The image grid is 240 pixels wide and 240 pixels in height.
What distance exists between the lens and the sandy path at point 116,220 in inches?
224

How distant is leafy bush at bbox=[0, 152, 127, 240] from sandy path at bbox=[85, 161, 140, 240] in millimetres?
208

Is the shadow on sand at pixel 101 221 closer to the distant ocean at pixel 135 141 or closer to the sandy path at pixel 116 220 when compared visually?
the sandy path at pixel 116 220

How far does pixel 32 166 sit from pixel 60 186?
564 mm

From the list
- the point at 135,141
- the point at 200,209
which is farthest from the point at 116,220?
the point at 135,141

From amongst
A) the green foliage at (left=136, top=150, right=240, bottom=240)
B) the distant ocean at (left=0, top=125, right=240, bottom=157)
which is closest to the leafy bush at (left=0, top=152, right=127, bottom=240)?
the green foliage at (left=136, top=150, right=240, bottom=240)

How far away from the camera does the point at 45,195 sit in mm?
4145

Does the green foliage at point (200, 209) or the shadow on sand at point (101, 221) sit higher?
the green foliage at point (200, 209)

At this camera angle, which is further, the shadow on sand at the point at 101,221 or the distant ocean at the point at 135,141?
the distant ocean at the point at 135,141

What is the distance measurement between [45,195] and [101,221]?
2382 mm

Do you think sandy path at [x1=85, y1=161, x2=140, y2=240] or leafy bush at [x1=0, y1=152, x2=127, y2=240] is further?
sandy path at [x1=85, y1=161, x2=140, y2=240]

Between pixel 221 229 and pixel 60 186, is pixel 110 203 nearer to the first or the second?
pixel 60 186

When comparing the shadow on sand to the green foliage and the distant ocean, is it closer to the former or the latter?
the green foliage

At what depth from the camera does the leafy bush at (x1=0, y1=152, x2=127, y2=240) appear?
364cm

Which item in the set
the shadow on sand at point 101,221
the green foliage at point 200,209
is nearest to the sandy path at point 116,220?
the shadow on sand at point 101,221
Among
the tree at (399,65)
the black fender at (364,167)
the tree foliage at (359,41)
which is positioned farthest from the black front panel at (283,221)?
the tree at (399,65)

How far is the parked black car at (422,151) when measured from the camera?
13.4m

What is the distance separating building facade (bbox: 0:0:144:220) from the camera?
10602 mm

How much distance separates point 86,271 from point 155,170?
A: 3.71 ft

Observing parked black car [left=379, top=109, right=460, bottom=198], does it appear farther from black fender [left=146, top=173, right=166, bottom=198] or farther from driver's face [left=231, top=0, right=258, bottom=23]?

# [Written task]
Could you put every line of the entries above into a JSON list of strings, one string per line, leaving out the blank lines?

# [Completed task]
[
  "The image grid is 240 pixels wide and 240 pixels in height.",
  "What distance exists between the lens and the sandy path at point 116,220 in inches?",
  "224",
  "How distant is leafy bush at bbox=[0, 152, 127, 240] from sandy path at bbox=[85, 161, 140, 240] in millimetres?",
  "208",
  "Is the shadow on sand at pixel 101 221 closer to the distant ocean at pixel 135 141 or closer to the sandy path at pixel 116 220 when compared visually?",
  "the sandy path at pixel 116 220",
  "How far does pixel 32 166 sit from pixel 60 186?",
  "564 mm",
  "From the list",
  "- the point at 135,141",
  "- the point at 200,209",
  "which is farthest from the point at 116,220?",
  "the point at 135,141",
  "From amongst",
  "A) the green foliage at (left=136, top=150, right=240, bottom=240)",
  "B) the distant ocean at (left=0, top=125, right=240, bottom=157)",
  "which is closest to the leafy bush at (left=0, top=152, right=127, bottom=240)?",
  "the green foliage at (left=136, top=150, right=240, bottom=240)",
  "How far away from the camera does the point at 45,195 sit in mm?",
  "4145",
  "Does the green foliage at point (200, 209) or the shadow on sand at point (101, 221) sit higher?",
  "the green foliage at point (200, 209)",
  "At this camera angle, which is further, the shadow on sand at the point at 101,221 or the distant ocean at the point at 135,141?",
  "the distant ocean at the point at 135,141",
  "What is the distance measurement between [45,195] and [101,221]?",
  "2382 mm",
  "Do you think sandy path at [x1=85, y1=161, x2=140, y2=240] or leafy bush at [x1=0, y1=152, x2=127, y2=240] is further?",
  "sandy path at [x1=85, y1=161, x2=140, y2=240]",
  "Between pixel 221 229 and pixel 60 186, is pixel 110 203 nearer to the first or the second?",
  "pixel 60 186",
  "When comparing the shadow on sand to the green foliage and the distant ocean, is it closer to the former or the latter?",
  "the green foliage",
  "At what depth from the camera does the leafy bush at (x1=0, y1=152, x2=127, y2=240) appear?",
  "364cm",
  "Which item in the set",
  "the shadow on sand at point 101,221",
  "the green foliage at point 200,209",
  "is nearest to the sandy path at point 116,220?",
  "the shadow on sand at point 101,221",
  "Among",
  "the tree at (399,65)",
  "the black fender at (364,167)",
  "the tree foliage at (359,41)",
  "which is positioned farthest from the black front panel at (283,221)?",
  "the tree at (399,65)",
  "How far is the parked black car at (422,151) when measured from the camera?",
  "13.4m",
  "What is the distance separating building facade (bbox: 0:0:144:220) from the camera?",
  "10602 mm",
  "How much distance separates point 86,271 from point 155,170?",
  "A: 3.71 ft",
  "Observing parked black car [left=379, top=109, right=460, bottom=198], does it appear farther from black fender [left=146, top=173, right=166, bottom=198] or farther from driver's face [left=231, top=0, right=258, bottom=23]?"
]